So, Nordic IPR 2017 …

PTI (Patent Translations International) has been translating patents for over 18 years; prior to that we were translating patents (and all manner of patent-related material) as Aktuel Translations since, well … since I was a nipper. In fact, the first patent we ever translated was for an attorney in Brighton in 1992, and I had to check why it kept saying ‘Characterised in that…’ As someone who’d spent the last four years reading Proust at university, I was upset … I felt, quite strongly, that some variety was called for.

We’ve come a long way since. Nevertheless, I was very conscious from the start of NordicIPR that Service Provider does not a Master Make: swimming in the same pond for years helps, but what actually goes on in the world of the practitioners is something else, obscured by the fronds of law and the gloom of my own stupidity. So, proximity is only the start. For example, the part of France where we live goes in for duck farming: being neither a farmer nor, even less, a duck, I don’t really know what goes on past the hedge at the bottom of the garden.

In short, I was at Nordic IPR to shut up and listen.

First on the stump was the clever and charming Frida Ekeberg – Head of the Patent Department, Swedish Patent Office – who rightly stressed the need for academia to get involved with managing value in IP, for the need for a value chain between R&D–Assets–Innovation. She then went on to talk about AI: can a computer take an inventive step? And the famous monkey selfie that brought about the judgement that copyright can only be owned by human intelligence.

Patrick Kim, founder of Bridge Builder, spoke interestingly about quality versus quantity of filed patents and questioned the need to file 1000s of patents. He emphasised, instead, the need to be strategic.

In my experience, there are themes to most conferences. As gatherings go they tend to reflect the zeitgeist. Pity the person who speaks last as they are invariably repeating what everyone else said on day one, unless they are willing to get up bright and early and edit all their slides.

As a committed entrepreneur, the themes over the last couple of days were all encouraging. Companies that invest in R&D (who invent) are like publishers: their value resides in their catalogue of creativity and THAT should never be allowed to lie dormant. It strikes me that employing innovative and/or offensive strategies to one’s back catalogue of patents is an obvious and highly satisfying route to income streams.

There seems a genuine desire to see the departments of R&D, IP and Marketing not as different camps, more as strands in a lucrative supply chain.
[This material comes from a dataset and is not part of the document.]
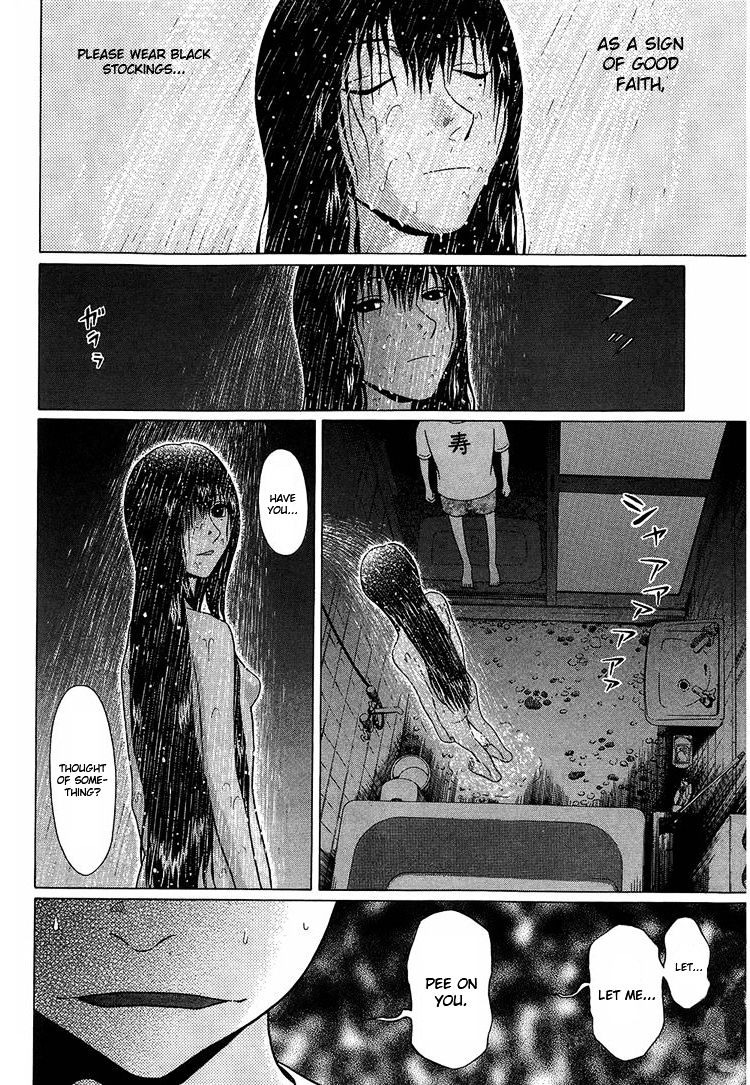 Ibitsu (Okada Kazuto) Chapter 37 #16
Bobby Mukherjee from BAE Systems made a very good case for this on Day 1 of the conference.

It wasn’t all about offensive strategies in IP, there were interesting talks on defensive work: I learned about Trolls and Cockroaches from Dr. Jochen Dörring at Brita and methods to combat counterfeiting (and the scale of the problem) from Klaus Berg at Philip Morris International.

Peter Ericsson-Nester (Ericsson) really brought home the cost of R&D: average R&D spend per granted patent is 2.3m euros [Source: EIRMA.org].

Key sponsors, Kemp, spoke amongst other things about how to handle contentious matters (it was very nice to see a familiar face on the first day in the form of Dan Cooney).

I love Copenhagen – I’d happily go there, on the flimsiest of excuses – and I enjoyed the last two days.

Note: I’m well aware that this is just a very brief run down of what went on and I apologise to those not mentioned. I’d been travelling non-stop for 48 hours on very little sleep and I did take a break for a couple of hours!